Puede entenderse, pues, el desconcierto que sintieron los kirchneristas cuando centenares de miles de personas, pertrechadas de cacerolas y otros utensilios, salieron de sus hogares para protestar contra la prepotencia oficial, la corrupción impúdica, la fatuidad de las arengas machaconas casi diarias de Cristina, la noción de que todos deberían temerle “un poquito”, la amenaza de la re-re, la transformación de la AFIP en una unidad policíaca dedicada a la caza de disidentes, la indiferencia aparente del gobierno ante la inseguridad ciudadana y, desde luego, la ineptitud alarmante de los encargados de manejar la economía.
Lo que vieron los oficialistas aquella noche fue el nacimiento de otro relato, uno que, andando el tiempo, podría resultar ser mucho más convincente, y más popular, que el cuento que los kirchneristas han confeccionado en base a una mezcolanza rara de ingredientes aportados por tiras cómicas, veteranos de la guerrilla neofascista de los años setenta del siglo pasado, ex marxistas que a pesar de todo aún sienten nostalgia por genocidas como Stalin y Mao, historiadores revisionistas, académicos europeos, chavistas y progres despistados.
El nuevo relato, el que están escribiendo millones de argentinos que, a diferencia de tantos amigos recién enriquecidos de la causa cristinista, no tienen el menor interés en visitar Miami (una ciudad que, acaso injustamente, a ojos de muchos latinoamericanos simboliza la vulgaridad consumista), es muy distinto del propagado por los esforzados comunicadores oficiales.
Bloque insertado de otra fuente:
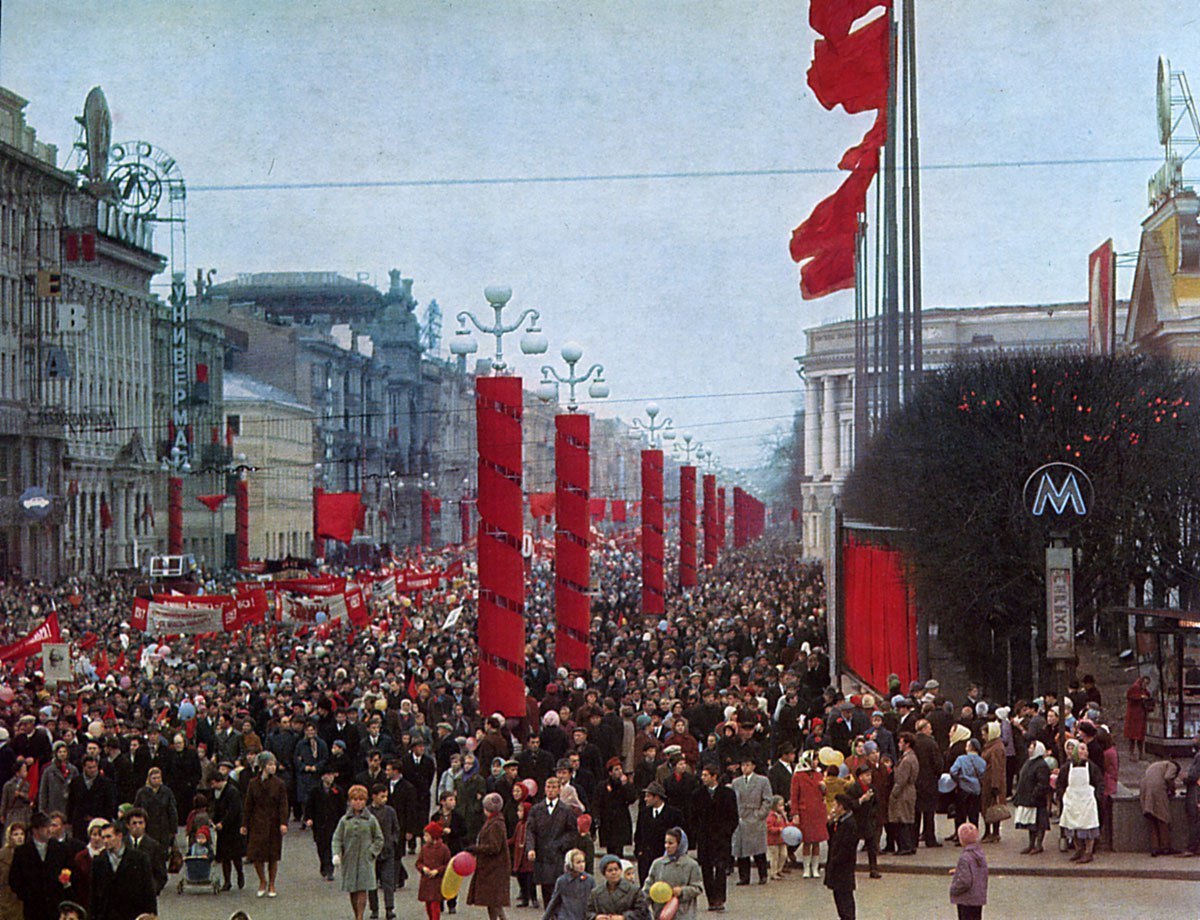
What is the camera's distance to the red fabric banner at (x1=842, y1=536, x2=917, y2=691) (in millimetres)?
31172

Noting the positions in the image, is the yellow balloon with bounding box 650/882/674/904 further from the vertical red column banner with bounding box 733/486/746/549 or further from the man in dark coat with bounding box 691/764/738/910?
the vertical red column banner with bounding box 733/486/746/549

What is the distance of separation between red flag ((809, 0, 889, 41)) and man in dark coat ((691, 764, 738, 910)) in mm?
17688

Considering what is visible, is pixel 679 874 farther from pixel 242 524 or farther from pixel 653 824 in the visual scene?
pixel 242 524

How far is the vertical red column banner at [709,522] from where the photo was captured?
236ft

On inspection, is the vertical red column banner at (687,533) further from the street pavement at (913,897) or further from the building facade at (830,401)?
the street pavement at (913,897)

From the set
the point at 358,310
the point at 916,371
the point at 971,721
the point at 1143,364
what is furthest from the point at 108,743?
the point at 358,310

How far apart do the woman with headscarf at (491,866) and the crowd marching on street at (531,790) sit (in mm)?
16

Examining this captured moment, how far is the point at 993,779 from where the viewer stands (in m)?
17.0

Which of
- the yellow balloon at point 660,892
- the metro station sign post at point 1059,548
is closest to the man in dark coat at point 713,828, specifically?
the yellow balloon at point 660,892

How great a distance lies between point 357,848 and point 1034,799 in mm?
5718

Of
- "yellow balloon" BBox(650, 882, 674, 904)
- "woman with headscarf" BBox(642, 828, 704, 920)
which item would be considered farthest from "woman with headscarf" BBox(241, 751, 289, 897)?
"yellow balloon" BBox(650, 882, 674, 904)

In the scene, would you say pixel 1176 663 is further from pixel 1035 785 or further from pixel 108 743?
pixel 108 743

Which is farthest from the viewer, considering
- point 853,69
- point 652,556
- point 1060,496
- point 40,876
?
point 652,556

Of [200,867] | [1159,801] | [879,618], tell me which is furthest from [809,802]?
[879,618]
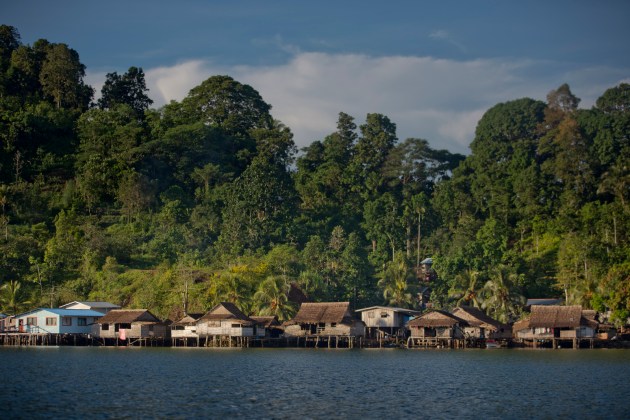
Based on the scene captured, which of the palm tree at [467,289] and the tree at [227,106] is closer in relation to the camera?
the palm tree at [467,289]

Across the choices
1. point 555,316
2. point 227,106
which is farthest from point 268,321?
point 227,106

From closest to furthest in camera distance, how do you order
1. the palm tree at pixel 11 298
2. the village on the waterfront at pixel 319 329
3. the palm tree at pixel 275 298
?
the village on the waterfront at pixel 319 329
the palm tree at pixel 275 298
the palm tree at pixel 11 298

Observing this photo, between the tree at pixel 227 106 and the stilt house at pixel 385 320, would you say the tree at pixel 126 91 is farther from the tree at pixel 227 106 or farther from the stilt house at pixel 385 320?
the stilt house at pixel 385 320

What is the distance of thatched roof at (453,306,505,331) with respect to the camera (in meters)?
65.1

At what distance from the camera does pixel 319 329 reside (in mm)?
65688

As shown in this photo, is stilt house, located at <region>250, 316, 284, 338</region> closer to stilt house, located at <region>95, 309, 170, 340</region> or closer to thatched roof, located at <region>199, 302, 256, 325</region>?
thatched roof, located at <region>199, 302, 256, 325</region>

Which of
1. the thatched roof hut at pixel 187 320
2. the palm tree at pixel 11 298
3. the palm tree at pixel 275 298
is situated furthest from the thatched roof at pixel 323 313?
the palm tree at pixel 11 298

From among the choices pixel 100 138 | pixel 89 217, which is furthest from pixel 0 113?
pixel 89 217

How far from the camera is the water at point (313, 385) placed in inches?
1161

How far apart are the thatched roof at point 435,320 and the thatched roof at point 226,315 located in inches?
502

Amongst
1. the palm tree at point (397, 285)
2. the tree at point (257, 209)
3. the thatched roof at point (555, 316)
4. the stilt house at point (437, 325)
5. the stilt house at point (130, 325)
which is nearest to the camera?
the thatched roof at point (555, 316)

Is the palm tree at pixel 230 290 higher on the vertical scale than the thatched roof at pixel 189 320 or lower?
higher

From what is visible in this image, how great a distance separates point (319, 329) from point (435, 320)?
907 cm

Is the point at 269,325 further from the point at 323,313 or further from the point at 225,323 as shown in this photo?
the point at 323,313
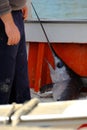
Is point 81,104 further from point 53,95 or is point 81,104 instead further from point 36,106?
point 53,95

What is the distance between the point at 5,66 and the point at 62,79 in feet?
3.78

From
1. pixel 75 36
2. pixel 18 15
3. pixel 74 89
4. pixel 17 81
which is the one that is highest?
pixel 18 15

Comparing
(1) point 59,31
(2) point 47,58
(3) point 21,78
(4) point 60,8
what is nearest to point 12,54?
(3) point 21,78

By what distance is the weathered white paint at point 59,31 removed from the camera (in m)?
3.74

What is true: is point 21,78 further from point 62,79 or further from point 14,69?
point 62,79

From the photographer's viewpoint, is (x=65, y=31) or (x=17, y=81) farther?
(x=65, y=31)

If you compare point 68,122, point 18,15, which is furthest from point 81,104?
point 18,15

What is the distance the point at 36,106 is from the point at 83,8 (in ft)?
7.65

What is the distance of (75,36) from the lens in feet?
12.3

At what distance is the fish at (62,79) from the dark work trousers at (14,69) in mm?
650

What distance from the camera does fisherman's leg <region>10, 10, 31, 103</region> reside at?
2922 millimetres

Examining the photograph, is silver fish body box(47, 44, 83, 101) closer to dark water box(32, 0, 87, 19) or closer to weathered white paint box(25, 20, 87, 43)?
weathered white paint box(25, 20, 87, 43)

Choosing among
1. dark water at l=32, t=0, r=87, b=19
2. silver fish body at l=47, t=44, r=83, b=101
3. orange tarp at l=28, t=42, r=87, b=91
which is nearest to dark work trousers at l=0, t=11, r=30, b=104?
silver fish body at l=47, t=44, r=83, b=101

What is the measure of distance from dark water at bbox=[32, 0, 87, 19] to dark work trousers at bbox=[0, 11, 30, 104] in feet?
3.48
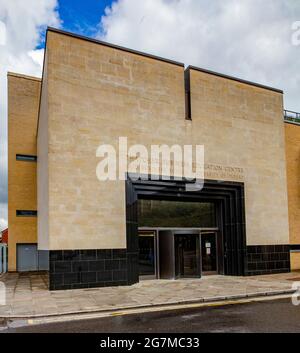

Si bien es menos ampuloso que el gubernamental, a su manera es épico; lo protagoniza un héroe colectivo, el pueblo que, bien o mal vestido, se ha puesto de pie para gritar No a los abusos del poder, a la rapacidad sistemática, a la hipocresía de los oportunistas congénitos que siempre abundan, a la negativa de los kirchneristas a respetar los derechos ajenos, al desprecio por quienes no se entusiasman por la versión oficial de turno y a la obsecuencia de la que hacen gala los aduladores seriales. Lo que quiere este pueblo es que la Argentina sea un país “normal” que se destaque por algo más que las extravagancias de sus gobernantes, un país en las instituciones políticas funcionen como es debido.